L'autre jour, j'entendais une grosse clinique à Nantes dire que malgré le déficit que ça entrainerait elle aimerait proposer des IVG… mais elle n'a pas l'autorisation. Qu'on m'explique pourquoi ! Je tombe de la lune. Cet établissement fait 4.000 accouchements et est obligé d'envoyer les IVG vers le CHU. N'importe quoi ! Sur cette question, on marche sur la tête.

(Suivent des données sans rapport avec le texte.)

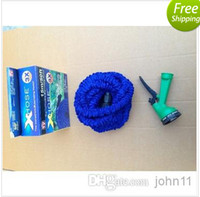 Cheap Hot Selling !!! Expandable & Flexible hose Blue Water Garden Pipe with spray nozzle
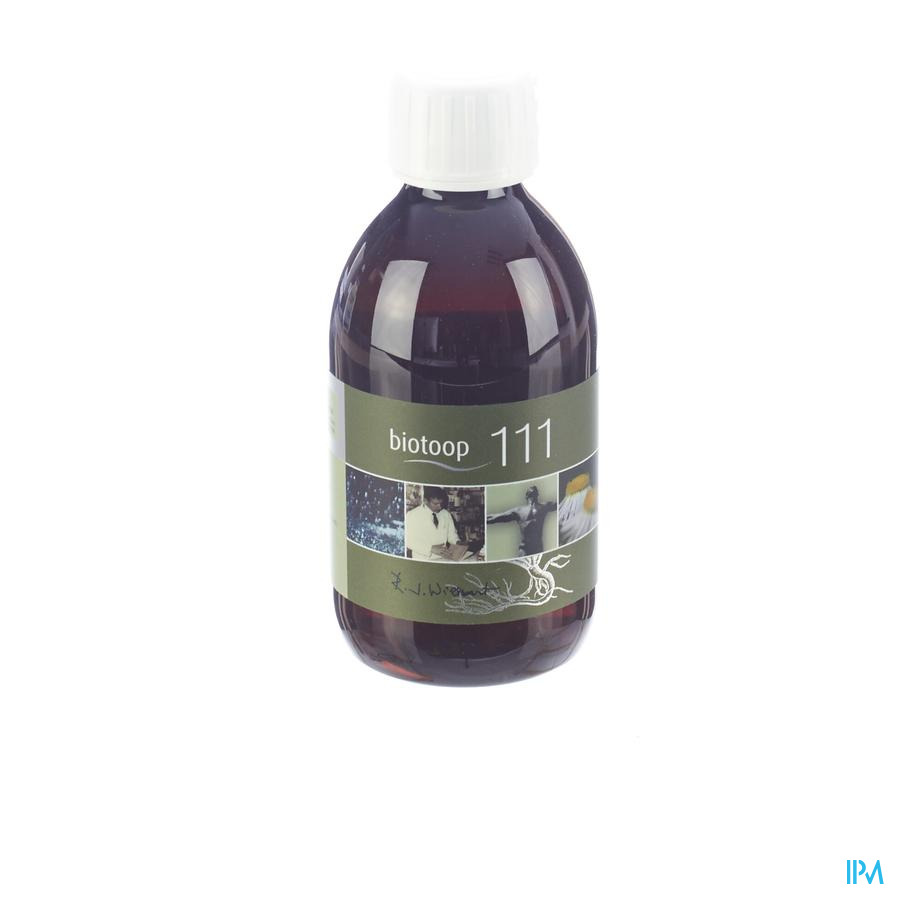 Biotoop Fytocomplex 111 250ml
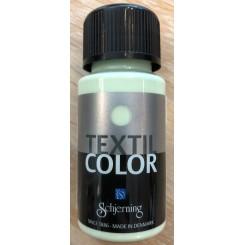 Textilmaling Pastel Grøn 50 ml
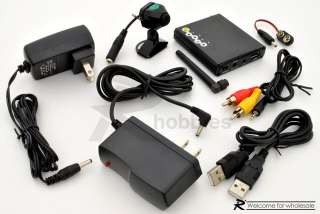 2.4Ghz RC Wireless Color USB Surveillance Spy Camera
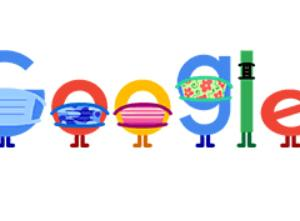 今日の札幌も30度まで~~☂☀!?と、google画面も、コロナ対策を訴える。_。m(_ _)m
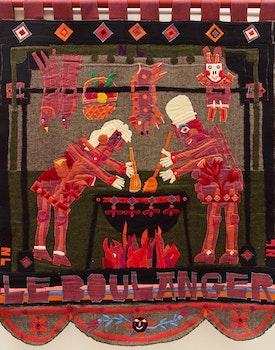 Artwork by Norman Laliberté, Le Boulanger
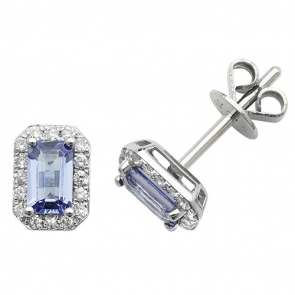 Tanzanite & Diamond Earrings 0.92ct, 9k White Gold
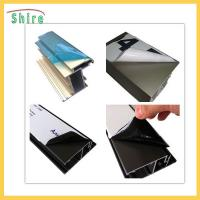 Wholesale Metal Processing Temporary Protective Film , PE Wall Protector Film Medium Adhesive from china suppliers
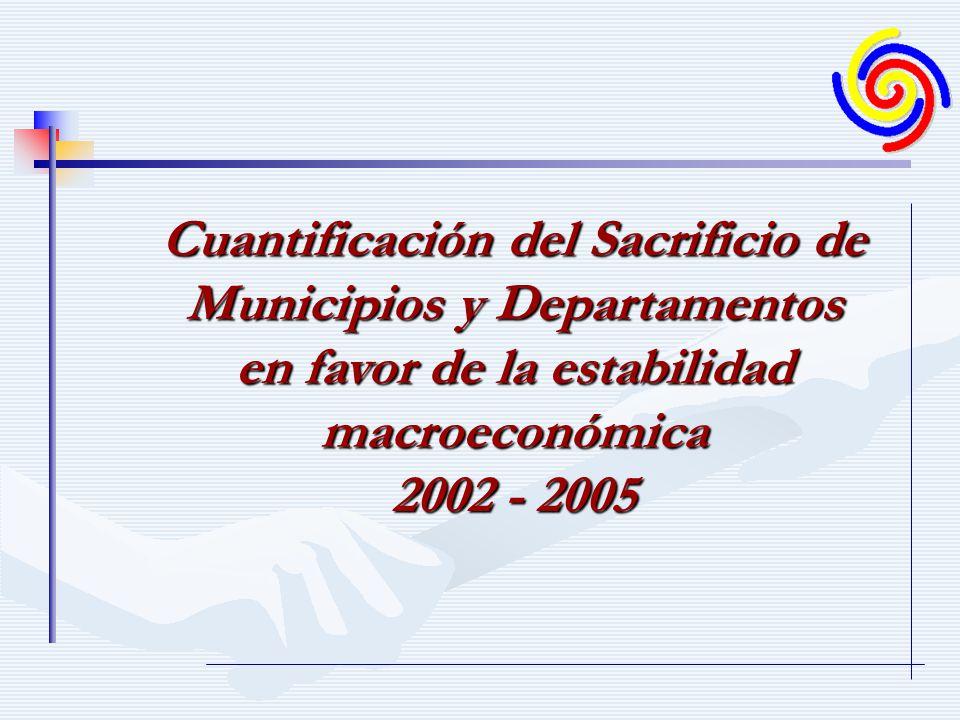 Cuantificación del Sacrificio de Municipios y Departamentos en favor de la estabilidad macroeconómica 2002 - 2008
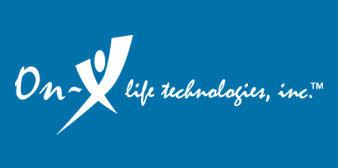 On-X Life Technologies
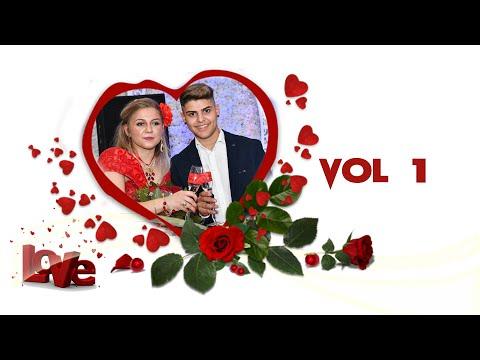 Manglipe ko Kemailji taj ko Meti, Arijana & Ergin 01- 07- 2018 Fam Gusani, hem  Familija Rama #1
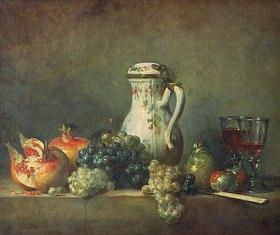 Jean-Baptiste Siméon Chardin: Stillleben mit Granatäpfeln und Trauben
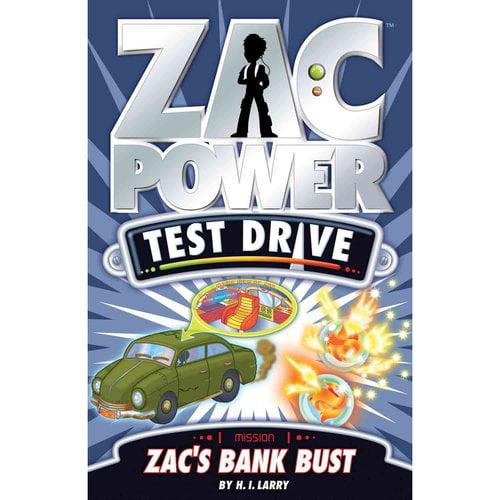Zac's Bank Bust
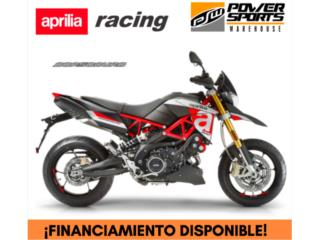 ¡NEW! APRILIA DORSODURO 900, POWER SPORT WAREHOUSE Puerto Rico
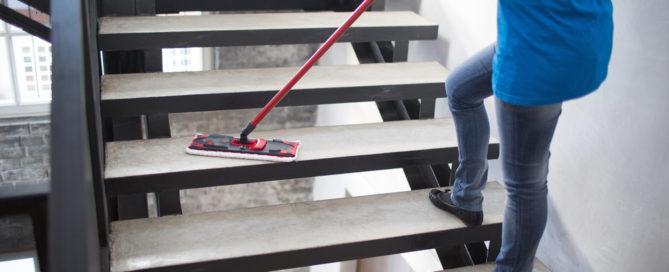 Obhuts- und Reinigungspflicht des Wohnraummieters
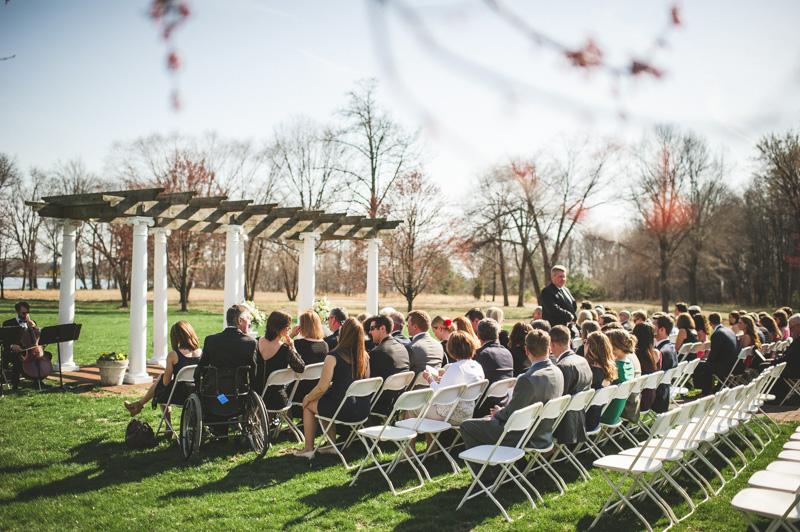 pyn-ryn-mansion-wedding-photography-22.jpg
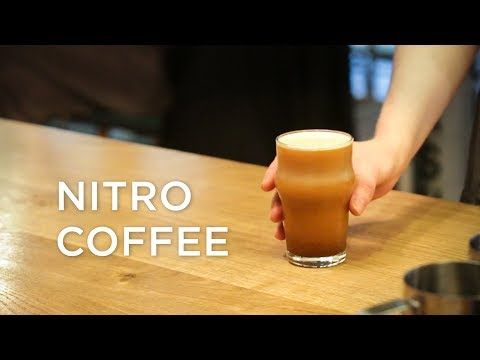 What is Nitro Coffee and how they make it at Happy Baristas?   ECT Weekly #018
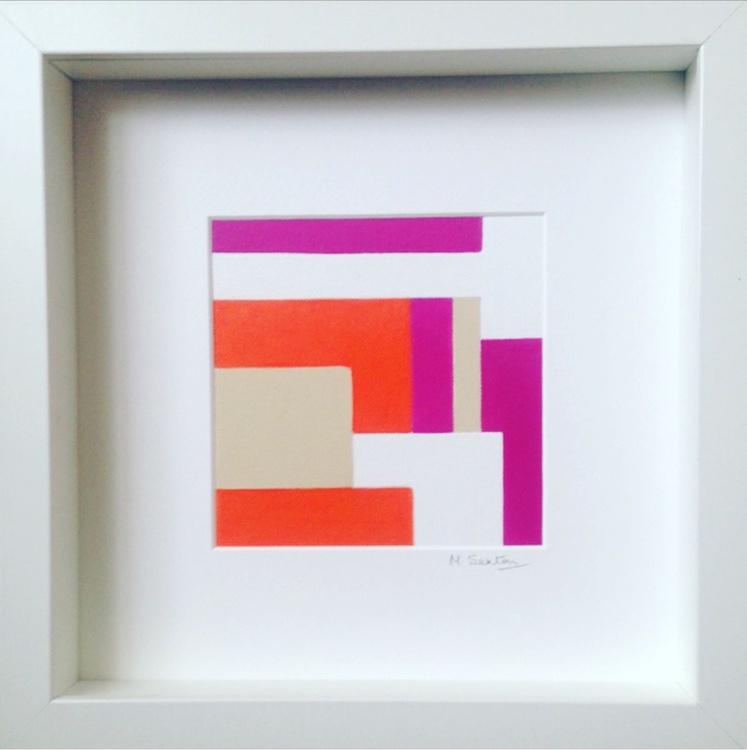 Block III - Image 0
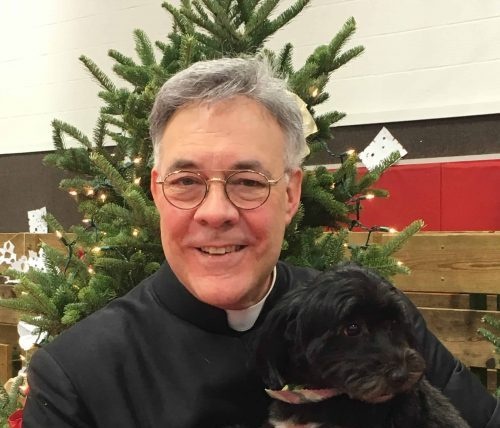 Feast of the Sacred Heart and Fr. Sirico's Retirement Celebration – June 11th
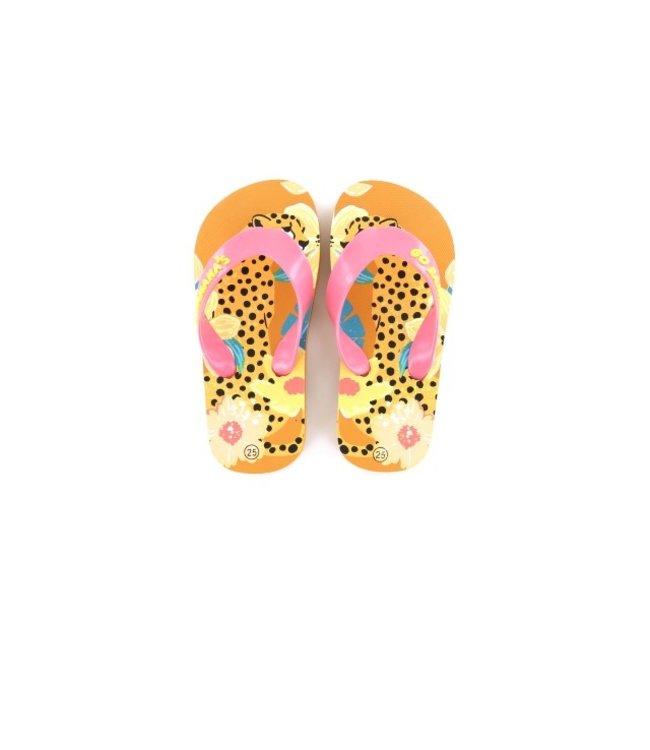 Shoesme Go Banana slipper LEOPARD-SL LEO CREMA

Je ne veux pas non plus que l'IVG devienne un marché et soit considérée comme une contraception. Je voudrais qu'elle soit disponible en urgence et payée correctement, avec un contrôle de qualité. Mais allonger le délai, c'est la dernière des choses à faire ! Je découvre que parfois la politique amène à faire des propositions qui ne sont pas dans l'intérêt des administrés, pour des questions d'affichage et de communication. On veut montrer qu'on fait des choses pour le droit des femmes alors que ça va dégrader la condition des femmes.

 

 

Délais légaux : ce qui est autorisé en France et en Europe
En France, d’après une note du ministère de la Santé, l’IVG médicamenteuse peut être effectuée en cabinet de ville jusqu’à la fin de la 5e semaine de grossesse, soit 7 semaines d'aménorrhée. Dans un établissement de santé toutefois, l’interruption de grossesse médicamenteuse est possible jusqu’à la 7e semaine de grossesse (9 semaines d'aménorrhée). L’IVG instrumentale (par dilatation du col et aspiration du contenu de l'utérus), exclusivement réalisée dans un hôpital ou une clinique, peut quant à elle être effectuée jusqu’à la fin de la 12e semaine de grossesse (14 semaines d'aménorrhée).
A l’étranger, les délais légaux peuvent être bien différents de ceux appliqués dans notre pays où, rappelons-le, l’IVG est remboursée à 100% par l'Assurance maladie depuis 2013. Si l’Allemagne, l’Italie, la Belgique ou encore la Grèce limitent eux aussi le délai légal d’interruption volontaire de grossesse à 12 semaines, délai le plus répandu en Europe, l’Espagne et l’Autriche l’autorisent jusqu’à la 14e semaine, soit la durée que suggère Albane Gaillot. En Suède, les femmes peuvent avorter jusqu’à la 18e semaine de grossesse. Les Pays-Bas et le Royaume-Uni demeurent les pays d’Europe où le délai légal d'avortement est le plus long, respectivement jusqu’à la 22e semaine et jusqu’à la 24e semaine.
A contrario, d’autres pays restent très stricts par rapport à la pratique voire remettent en cause ce droit, comme la Pologne qui  ne l’autorise qu’en cas de malformation du fœtus, de viol, d’inceste ou de danger grave pour la santé de la femme enceinte. La pratique est totalement interdite à Malte, en Andorre, à Saint-Marin et au Vatican.
L.C.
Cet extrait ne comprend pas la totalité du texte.